_Exercise brief:_
Reproduce every line of the data below word for word, leaving the pictures out of your answer.

_Stored data:_

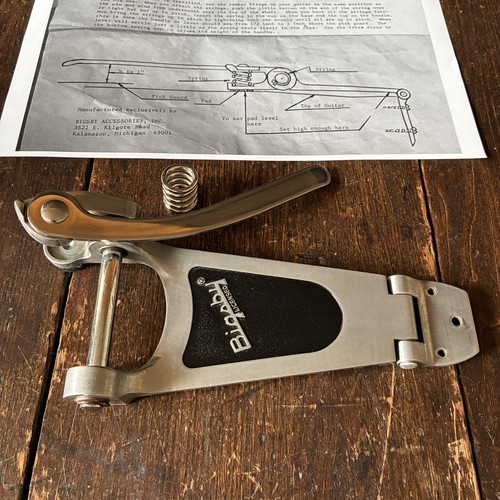Bigsby b60 true vibrato - true,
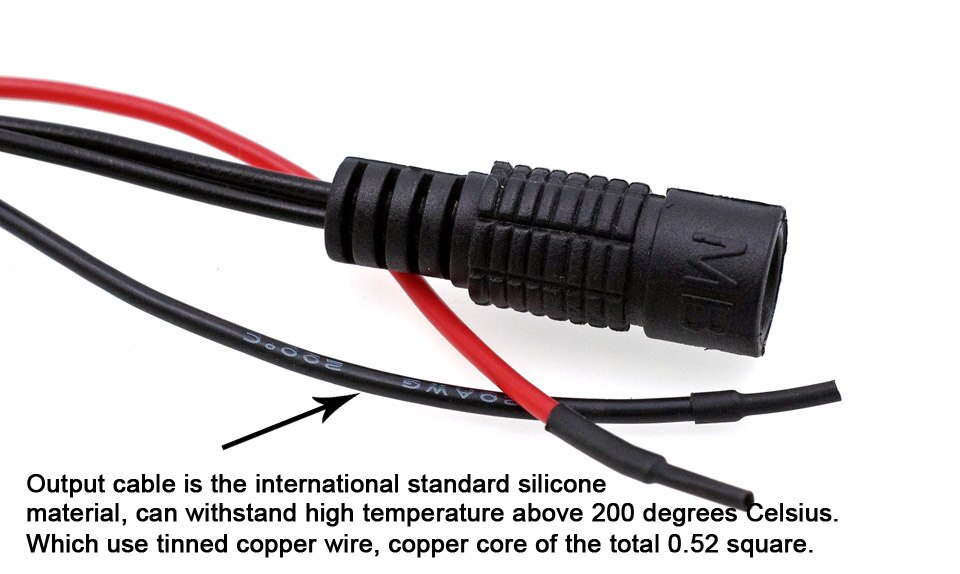 Liitokala 12 V 2600 mAh 18650 lithium-ion batterij Monitor CCTV Camera batterij 12.6 V 1A Lithium acculader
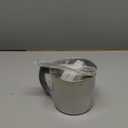 Phinicco Candle Making Pouring Pot, 44oz 1.3L Wax Melting Pot and Spoon 304 Stainless Steel Candle Making Pitcher Heat-Resistant Handle Dripless Pouring Spout Design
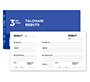Talonario liderpapel recibos 3/fº original t105 con matriz texto en catalan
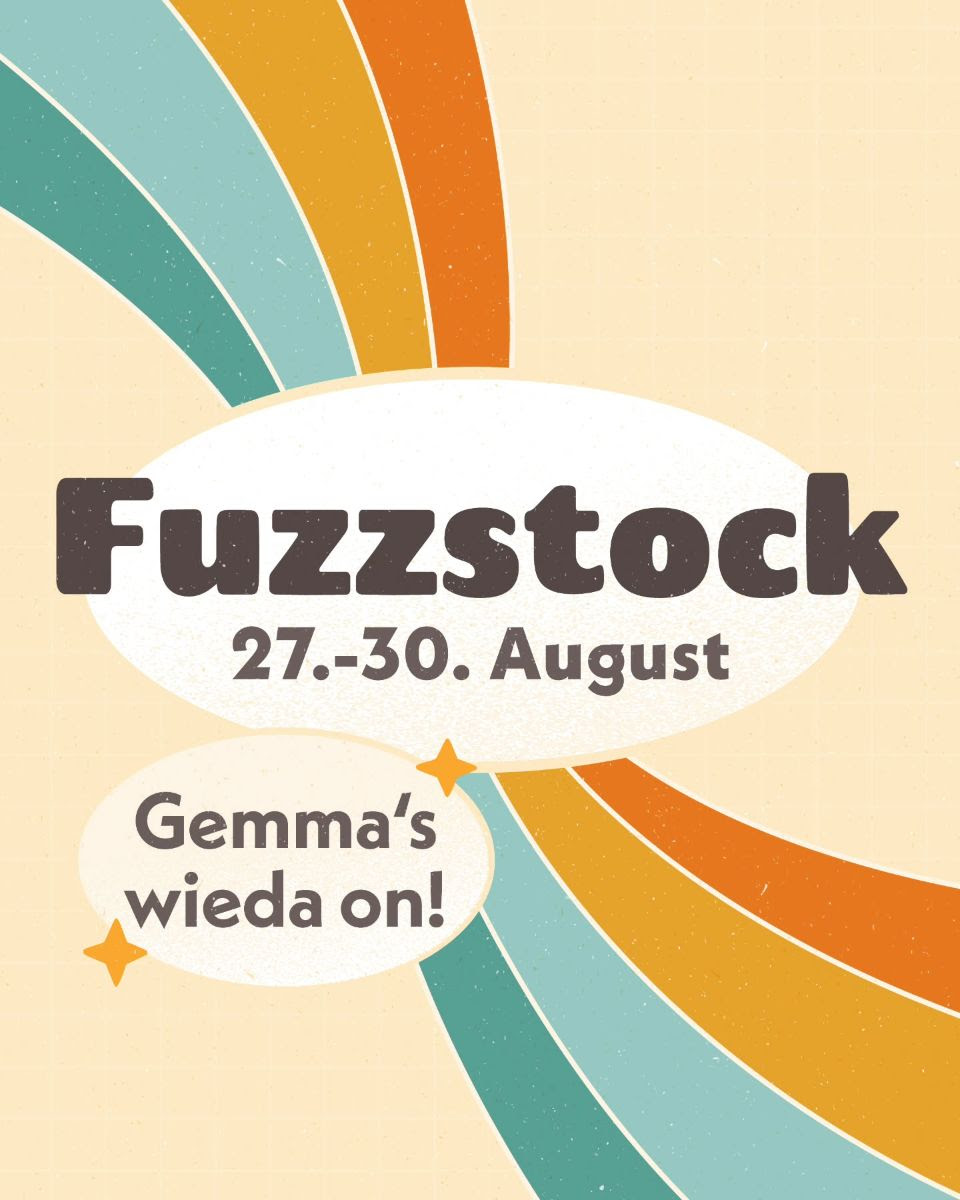 Fuzzstock Bergfestival 2026 am 27. August 2026 @ Auf der Petzen.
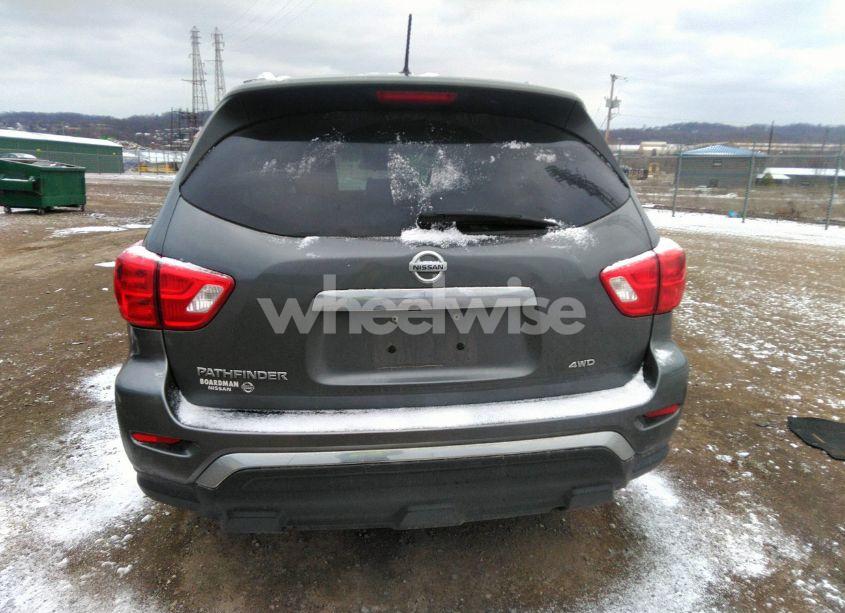 Photo 15 of 2017 Nissan Pathfinder S (VIN 5N1DR2MM3HC602039)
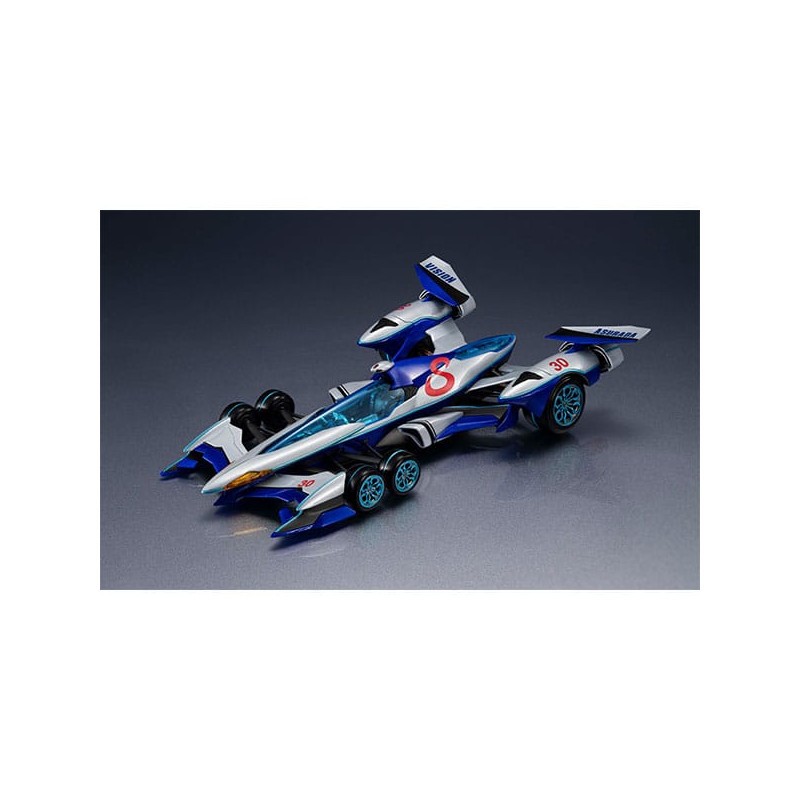 Figurine Future GPX Cyber Formula véhicule 1/24 Variable Action Variations Series VISION Asurada 19 cm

_Answer to this problem:_
Bigsby b60 true vibrato - true,
 Liitokala 12 V 2600 mAh 18650 lithium-ion batterij Monitor CCTV Camera batterij 12.6 V 1A Lithium acculader
 Phinicco Candle Making Pouring Pot, 44oz 1.3L Wax Melting Pot and Spoon 304 Stainless Steel Candle Making Pitcher Heat-Resistant Handle Dripless Pouring Spout Design
Talonario liderpapel recibos 3/fº original t105 con matriz texto en catalan
 Fuzzstock Bergfestival 2026 am 27. August 2026 @ Auf der Petzen.
 Photo 15 of 2017 Nissan Pathfinder S (VIN 5N1DR2MM3HC602039)
 Figurine Future GPX Cyber Formula véhicule 1/24 Variable Action Variations Series VISION Asurada 19 cm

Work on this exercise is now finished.